Next, we'll cover some additional IAM prerequisites.

Additional IAM prerequisites

We have to enable additional policies for our SageMaker notebook role. Please refer to the Changing IAM permissions and trust relationships for the Amazon SageMaker notebook execution role sub-section in the Setting up your AWS environment section of Chapter 2, Introducing Amazon Textract, for detailed instructions for executing the following steps:

  1. Please attach all the TextractFullAccess policies to your Amazon SageMaker Notebook IAM Role if you haven't done so already.
  2. Add an iam:PassRole permission as an inline policy to your SageMaker Notebook Execution Role:

    { "Version": "2012-10-17", "Statement": [ {

      "Action": [

          "iam:PassRole"

      ],

      "Effect": "Allow",

      "Resource": "<your sagemaker notebook execution role ARN">

      }

    ]

    }

Now that we have set up our Notebook and set up an IAM Role to run the walkthrough notebook, in the next section, we will create an Amazon S3 bucket.

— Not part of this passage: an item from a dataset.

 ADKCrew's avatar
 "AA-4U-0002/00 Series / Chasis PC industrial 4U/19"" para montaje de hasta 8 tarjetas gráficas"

Creating an Amazon S3 bucket

Follow the instructions documented in the Creating an Amazon S3 bucket, a folder, and uploading objects sub-section in the Setting up your AWS environment section of Chapter 2, Introducing Amazon Textract, to create your Amazon S3 bucket. If you created an S3 bucket in the previous sections, please reuse that bucket. For this chapter, you just need to create the S3 bucket; we will create the folders and upload the necessary objects directly from the notebook. Let's get started:

  1. Once you have the bucket's name, please type it in STEP 0 – CELL 1 of the notebook:

    bucket = "<enter-S3-bucket-name>"

  2. Execute STEP 0 – CELL 1 of the notebook by clicking the Run button at the top menu of the notebook UI. Alternatively, you can press Shift + Enter to execute the cell. This will import the libraries we need, initialize their variables, and get our kernel ready for the next set of steps.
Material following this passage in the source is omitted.